• Dataset content:

***

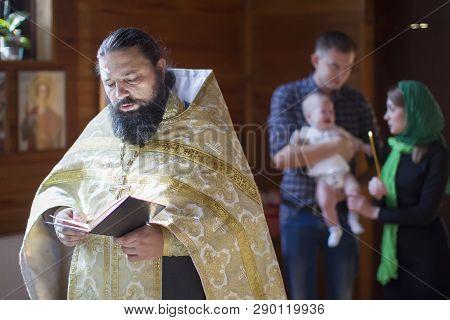 Belarus, Gomel, September 17, 2018. Prudkovsky Church. The Baptism Of The Child.an Orthodox Priest W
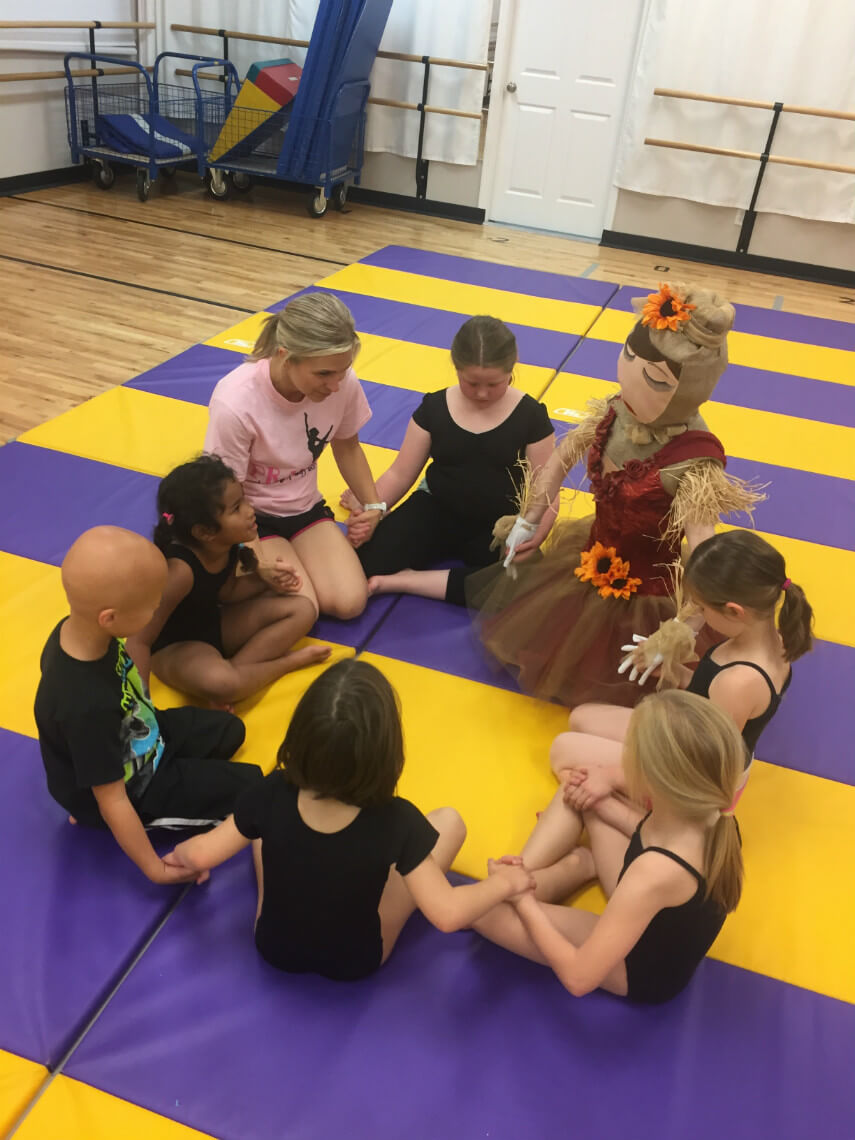 Scarecrow praying with kids in Tumbling class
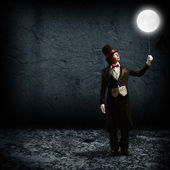 Magician keeps the moon on a string — Stock Photo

***

• Task to carry out:
Repeat the data word for word, minus any pictures.

• Expected answer:
 Belarus, Gomel, September 17, 2018. Prudkovsky Church. The Baptism Of The Child.an Orthodox Priest W
 Scarecrow praying with kids in Tumbling class
 Magician keeps the moon on a string — Stock Photo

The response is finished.